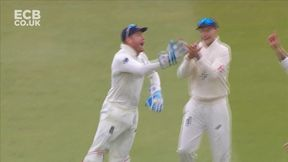 Khawaja edges Woakes behind as England strike twice in quick succession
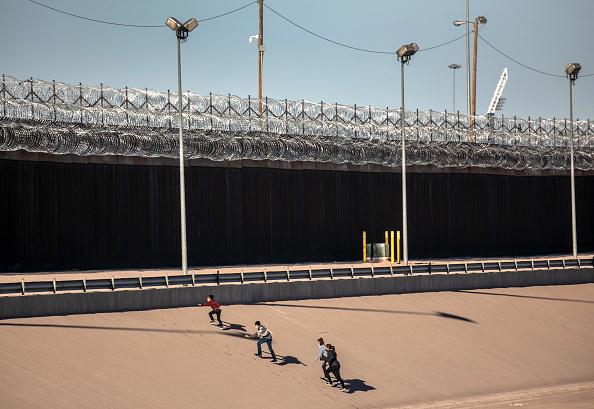 Shallow「Migrants Cross From Mexico Into U.S. Near Ciudad Juarez」:写真・画像(11)[壁紙.com]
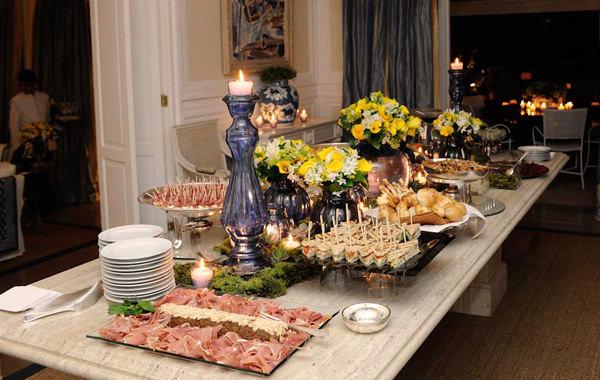 decoracao jantar azul amarelo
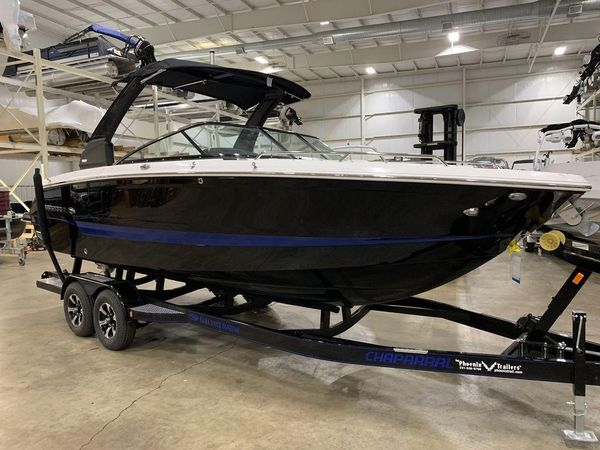 New Chaparral 25 Surf Bowrider Boat For Sale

Work instruction: Copy the data word for word and omit every picture.

Answer below:
 Khawaja edges Woakes behind as England strike twice in quick succession
 Shallow「Migrants Cross From Mexico Into U.S. Near Ciudad Juarez」:写真・画像(11)[壁紙.com]
 decoracao jantar azul amarelo
 New Chaparral 25 Surf Bowrider Boat For Sale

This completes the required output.